I also went on the scale this morning and was down another .4. For some reason I'm expecting higher drops and am therefore not really pleased with this number. But since I'm down 1.4 in the last 3 days I should probably be happy. I was at 141 only two weeks ago though and I just feel like I should be dropping quickly to that number.. but nope. Oh well.. I'm expecting a big loss tomorrow morning though because of the step class that I KNOW will push me to the absolute limit.

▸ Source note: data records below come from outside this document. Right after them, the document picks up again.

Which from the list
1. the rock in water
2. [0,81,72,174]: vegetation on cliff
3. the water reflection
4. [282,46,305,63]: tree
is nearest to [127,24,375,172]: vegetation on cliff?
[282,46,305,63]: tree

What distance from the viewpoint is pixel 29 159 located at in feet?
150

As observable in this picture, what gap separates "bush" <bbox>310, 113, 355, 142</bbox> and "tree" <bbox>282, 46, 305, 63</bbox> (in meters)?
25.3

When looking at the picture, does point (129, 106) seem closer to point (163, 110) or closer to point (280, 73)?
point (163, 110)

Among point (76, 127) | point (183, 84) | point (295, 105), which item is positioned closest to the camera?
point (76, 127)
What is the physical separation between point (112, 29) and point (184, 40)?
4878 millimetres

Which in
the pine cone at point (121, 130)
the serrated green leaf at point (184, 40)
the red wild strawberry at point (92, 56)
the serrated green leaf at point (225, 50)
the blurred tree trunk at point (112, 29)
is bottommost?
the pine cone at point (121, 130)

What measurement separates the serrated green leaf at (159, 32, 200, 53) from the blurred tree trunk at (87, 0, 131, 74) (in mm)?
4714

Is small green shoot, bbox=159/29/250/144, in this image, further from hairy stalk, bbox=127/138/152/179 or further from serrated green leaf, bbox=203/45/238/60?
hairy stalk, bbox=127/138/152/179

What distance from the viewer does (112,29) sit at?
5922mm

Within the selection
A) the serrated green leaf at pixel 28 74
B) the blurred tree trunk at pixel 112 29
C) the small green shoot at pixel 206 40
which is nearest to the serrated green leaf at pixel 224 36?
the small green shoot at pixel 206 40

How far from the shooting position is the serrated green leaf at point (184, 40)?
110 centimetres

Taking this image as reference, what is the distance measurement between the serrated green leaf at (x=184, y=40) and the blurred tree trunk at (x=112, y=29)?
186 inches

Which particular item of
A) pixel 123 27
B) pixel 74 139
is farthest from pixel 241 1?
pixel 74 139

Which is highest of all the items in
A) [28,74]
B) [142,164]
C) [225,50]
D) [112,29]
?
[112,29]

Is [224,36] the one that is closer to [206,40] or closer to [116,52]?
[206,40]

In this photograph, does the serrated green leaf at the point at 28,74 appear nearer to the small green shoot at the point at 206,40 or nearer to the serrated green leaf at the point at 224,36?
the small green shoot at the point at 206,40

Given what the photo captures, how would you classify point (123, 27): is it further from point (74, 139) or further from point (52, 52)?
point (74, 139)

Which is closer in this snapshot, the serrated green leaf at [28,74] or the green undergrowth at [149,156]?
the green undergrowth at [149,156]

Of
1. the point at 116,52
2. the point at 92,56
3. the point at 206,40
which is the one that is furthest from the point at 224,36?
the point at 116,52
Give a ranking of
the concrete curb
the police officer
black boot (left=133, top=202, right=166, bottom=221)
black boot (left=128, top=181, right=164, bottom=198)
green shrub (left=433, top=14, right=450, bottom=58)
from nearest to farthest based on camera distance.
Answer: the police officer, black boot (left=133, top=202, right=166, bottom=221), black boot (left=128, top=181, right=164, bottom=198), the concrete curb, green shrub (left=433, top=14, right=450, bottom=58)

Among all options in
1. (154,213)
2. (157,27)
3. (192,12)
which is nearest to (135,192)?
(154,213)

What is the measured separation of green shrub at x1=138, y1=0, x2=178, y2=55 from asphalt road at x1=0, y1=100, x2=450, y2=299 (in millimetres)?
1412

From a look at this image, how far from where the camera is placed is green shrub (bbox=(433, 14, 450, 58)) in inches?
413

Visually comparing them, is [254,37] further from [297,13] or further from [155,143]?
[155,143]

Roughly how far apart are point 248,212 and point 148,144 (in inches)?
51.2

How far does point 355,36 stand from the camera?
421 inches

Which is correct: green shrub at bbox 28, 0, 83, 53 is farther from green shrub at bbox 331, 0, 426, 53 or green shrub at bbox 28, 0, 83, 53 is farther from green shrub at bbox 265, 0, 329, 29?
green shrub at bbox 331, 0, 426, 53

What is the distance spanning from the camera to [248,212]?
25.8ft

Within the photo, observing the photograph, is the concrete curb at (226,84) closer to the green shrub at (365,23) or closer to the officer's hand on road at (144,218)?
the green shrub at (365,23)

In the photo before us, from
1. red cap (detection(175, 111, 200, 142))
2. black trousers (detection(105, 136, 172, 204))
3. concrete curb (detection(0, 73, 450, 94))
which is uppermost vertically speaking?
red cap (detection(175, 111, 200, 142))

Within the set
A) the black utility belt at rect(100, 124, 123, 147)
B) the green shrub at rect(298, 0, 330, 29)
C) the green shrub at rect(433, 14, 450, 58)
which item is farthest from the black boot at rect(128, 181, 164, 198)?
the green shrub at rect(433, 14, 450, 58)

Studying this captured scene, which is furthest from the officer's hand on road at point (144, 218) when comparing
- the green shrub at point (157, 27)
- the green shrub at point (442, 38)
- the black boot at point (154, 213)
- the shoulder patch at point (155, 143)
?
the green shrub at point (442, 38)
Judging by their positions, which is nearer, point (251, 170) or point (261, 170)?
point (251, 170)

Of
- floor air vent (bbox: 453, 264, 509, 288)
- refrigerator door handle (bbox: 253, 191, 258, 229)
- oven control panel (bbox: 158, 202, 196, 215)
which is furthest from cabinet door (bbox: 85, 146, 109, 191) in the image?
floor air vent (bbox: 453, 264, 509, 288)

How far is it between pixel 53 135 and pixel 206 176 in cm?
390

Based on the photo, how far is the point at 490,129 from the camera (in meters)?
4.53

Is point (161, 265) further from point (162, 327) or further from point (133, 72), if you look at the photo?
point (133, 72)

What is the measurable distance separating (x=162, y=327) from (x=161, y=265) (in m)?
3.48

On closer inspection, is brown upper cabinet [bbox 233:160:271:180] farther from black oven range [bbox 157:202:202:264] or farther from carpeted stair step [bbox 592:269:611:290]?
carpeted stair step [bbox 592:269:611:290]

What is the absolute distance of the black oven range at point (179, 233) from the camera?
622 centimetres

My main downfall right now is not with the dieting... it's with school....and my car. I am getting really behind in just one class because I dont have the internet at home (it's online). I have 4 late assignments now and will push to get them done tonight. I am also trying to list my car. It started overheating on me the other day and I had to go in and spend 95 bucks today to get some part fixed. The antifreeze wasn't reaching the rad or something. All chinese to me. Anyways.... in the last 3 weeks I've spent 900 in total to be able to drive my car (from license renewal to oxygen sensor replacement and now the rad). I just can't be bothered with the shit box any longer. I want it gone. So who wants to buy my shit box??? lol.